There'll be a whole bunch of them along pretty soon. That whole 'private property' thingy just goes right out the window on this subject, even for Freepers.
It's sad but this board has become infested with nanny state do gooders who don't give a damn about property rights.
L
As the light begins to dawn. I thought I would never see this day.
If this is a good reason to institute a smoking ban, then the bar owners would have banned smoking on their own (their right, not the city's). How forward of him to tell them not only what is good for their health, but what is good for their business as well.
I don't smoke - never have. Not even once. But this is waaayyy to far! If I own a business, and I decide to allow smoking, then that is MY business - not the business of the government! This same thing is going on in NY State. My sister lives in Upstate NY. She says "That's just the way it is". What??! Why don't they just kneel down and lick Hillary and Chuckie's hand and thank her for saving them?! But that's NY - isn't Colorado a RED state? What I want to know is, what are the people of COLORADO doing about this ban?! Are they just going to take this?!
Plus there's another segment of unprincipled "Freepers" that would expose their pond scum affiliation when they realize that post 4 doesn't differentiate what substance is being smoked.
I typed for a pulmonologist 10 years ago, and he felt just like the attorney general. I could see im the reports that if a lung cancer patient had been in a car for 10 minutes 50 years ago and someone smoked a cigarette, that was the cause of the cancer. They hate smoking so much they load the stats. I was told the doc didn't want the reports if they smelled like smoke, and i quit the job.
Now the attorney general says if you are around second hand smoke for an hour your life is over........ it's a bunch of bull.
It's sad but this board has become infested with nanny state do gooders who don't give a damn about property rights.
KNOCK KNOCK RAY. IS ANYONE HOME???? This is 'not' what Lurker meant and you know it. You are so thick, Ray! Lurker was talking about you and the anti-FReepers in here! ~tisk
KNOCK KNOCK?????
Did he want the report if the patient had AIDS lesions and pneumonia?
Just wondering why some personal risk choices are more Correct than others.
Contrast:
In Junior High our Biology text said smoking was bad, but if one must, restrict it to 7 a day. So, many were hooked.
However, if a person wants to hang around a bath house impersonating a night depository, that is noble.

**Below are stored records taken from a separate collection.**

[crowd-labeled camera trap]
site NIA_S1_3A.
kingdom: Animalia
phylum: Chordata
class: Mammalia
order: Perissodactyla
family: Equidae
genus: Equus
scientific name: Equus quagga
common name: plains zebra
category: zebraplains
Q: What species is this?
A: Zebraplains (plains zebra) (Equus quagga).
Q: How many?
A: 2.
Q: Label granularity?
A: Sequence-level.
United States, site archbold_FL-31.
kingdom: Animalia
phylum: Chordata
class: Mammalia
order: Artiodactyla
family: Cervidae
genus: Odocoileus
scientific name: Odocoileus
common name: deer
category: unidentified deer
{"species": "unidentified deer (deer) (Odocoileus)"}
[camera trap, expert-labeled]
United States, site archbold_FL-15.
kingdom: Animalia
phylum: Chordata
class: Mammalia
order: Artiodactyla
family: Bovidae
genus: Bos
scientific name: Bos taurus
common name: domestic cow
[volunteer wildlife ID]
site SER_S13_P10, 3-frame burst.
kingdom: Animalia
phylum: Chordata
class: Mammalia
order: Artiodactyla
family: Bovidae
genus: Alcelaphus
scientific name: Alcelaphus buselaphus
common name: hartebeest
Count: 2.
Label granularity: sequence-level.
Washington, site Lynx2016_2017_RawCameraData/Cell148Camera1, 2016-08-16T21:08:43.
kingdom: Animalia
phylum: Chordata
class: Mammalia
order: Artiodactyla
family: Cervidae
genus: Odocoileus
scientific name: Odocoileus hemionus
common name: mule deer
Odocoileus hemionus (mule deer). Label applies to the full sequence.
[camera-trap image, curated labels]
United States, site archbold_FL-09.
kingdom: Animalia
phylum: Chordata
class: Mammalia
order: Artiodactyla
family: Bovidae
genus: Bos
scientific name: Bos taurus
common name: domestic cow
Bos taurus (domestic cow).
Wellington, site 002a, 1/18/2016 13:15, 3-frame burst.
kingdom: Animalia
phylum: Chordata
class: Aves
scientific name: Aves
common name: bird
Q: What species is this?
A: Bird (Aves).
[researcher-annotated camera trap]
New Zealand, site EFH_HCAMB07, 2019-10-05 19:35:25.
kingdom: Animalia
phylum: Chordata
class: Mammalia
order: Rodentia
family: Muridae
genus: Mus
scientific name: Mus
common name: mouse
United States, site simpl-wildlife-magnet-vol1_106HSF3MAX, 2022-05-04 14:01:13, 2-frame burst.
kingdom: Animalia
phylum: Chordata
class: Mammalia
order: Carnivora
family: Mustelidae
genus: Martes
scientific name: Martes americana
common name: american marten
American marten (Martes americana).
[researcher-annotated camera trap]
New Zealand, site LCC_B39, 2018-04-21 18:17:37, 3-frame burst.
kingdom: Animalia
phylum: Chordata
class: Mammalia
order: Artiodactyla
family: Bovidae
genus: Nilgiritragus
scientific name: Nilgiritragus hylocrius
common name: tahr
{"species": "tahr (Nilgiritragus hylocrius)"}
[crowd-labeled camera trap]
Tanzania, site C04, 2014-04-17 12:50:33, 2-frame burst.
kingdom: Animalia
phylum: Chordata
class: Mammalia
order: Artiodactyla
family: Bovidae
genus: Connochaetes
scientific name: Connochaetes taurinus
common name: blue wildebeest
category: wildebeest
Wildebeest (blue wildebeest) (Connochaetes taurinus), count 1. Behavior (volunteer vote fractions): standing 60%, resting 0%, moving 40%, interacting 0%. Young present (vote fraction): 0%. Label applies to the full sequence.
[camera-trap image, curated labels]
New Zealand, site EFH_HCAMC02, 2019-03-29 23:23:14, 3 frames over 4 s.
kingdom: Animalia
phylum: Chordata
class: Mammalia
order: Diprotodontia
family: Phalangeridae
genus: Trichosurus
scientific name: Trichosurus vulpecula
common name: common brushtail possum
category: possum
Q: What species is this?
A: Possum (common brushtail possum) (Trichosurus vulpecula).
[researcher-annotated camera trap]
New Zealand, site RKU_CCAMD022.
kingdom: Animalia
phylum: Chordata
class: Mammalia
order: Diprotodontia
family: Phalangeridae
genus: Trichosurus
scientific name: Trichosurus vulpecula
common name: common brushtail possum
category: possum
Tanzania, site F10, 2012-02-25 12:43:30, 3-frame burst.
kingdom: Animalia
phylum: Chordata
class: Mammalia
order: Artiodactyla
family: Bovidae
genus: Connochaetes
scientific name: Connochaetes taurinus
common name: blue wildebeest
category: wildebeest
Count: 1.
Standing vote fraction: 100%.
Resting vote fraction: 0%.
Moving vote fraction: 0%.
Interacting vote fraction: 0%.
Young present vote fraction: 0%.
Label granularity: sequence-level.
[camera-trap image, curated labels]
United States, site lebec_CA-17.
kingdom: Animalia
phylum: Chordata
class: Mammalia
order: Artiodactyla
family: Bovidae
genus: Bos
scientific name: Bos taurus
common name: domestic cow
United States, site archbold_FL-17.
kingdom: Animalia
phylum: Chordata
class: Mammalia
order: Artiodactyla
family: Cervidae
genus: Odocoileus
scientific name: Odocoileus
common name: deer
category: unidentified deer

Well, when it comes to smokers, even our own lawmakers turn against us. For the health of the people you know!
We see it so much, how the lawmakers promise us the moon to get our votes, but once in office, all they give us (the smokers) is the outhouse. They are sticking it to 25-30% of their constituents. I guess they don't think they need that many votes. heh!
We are getting TIRED of it!
Where did I ever call you a "jerk?" I call you IDIOT!
And if you ever did a research on Smokers Rights, you would SEE how much research that WE do and we are not just blowing smoke up your butt Ray. We just don't type empty words.
Even though that is your greatest wish!
Everything we say we can put forth a reputable link for everyone to read. We are not just pulling this stuff out of thin air. Get a grip.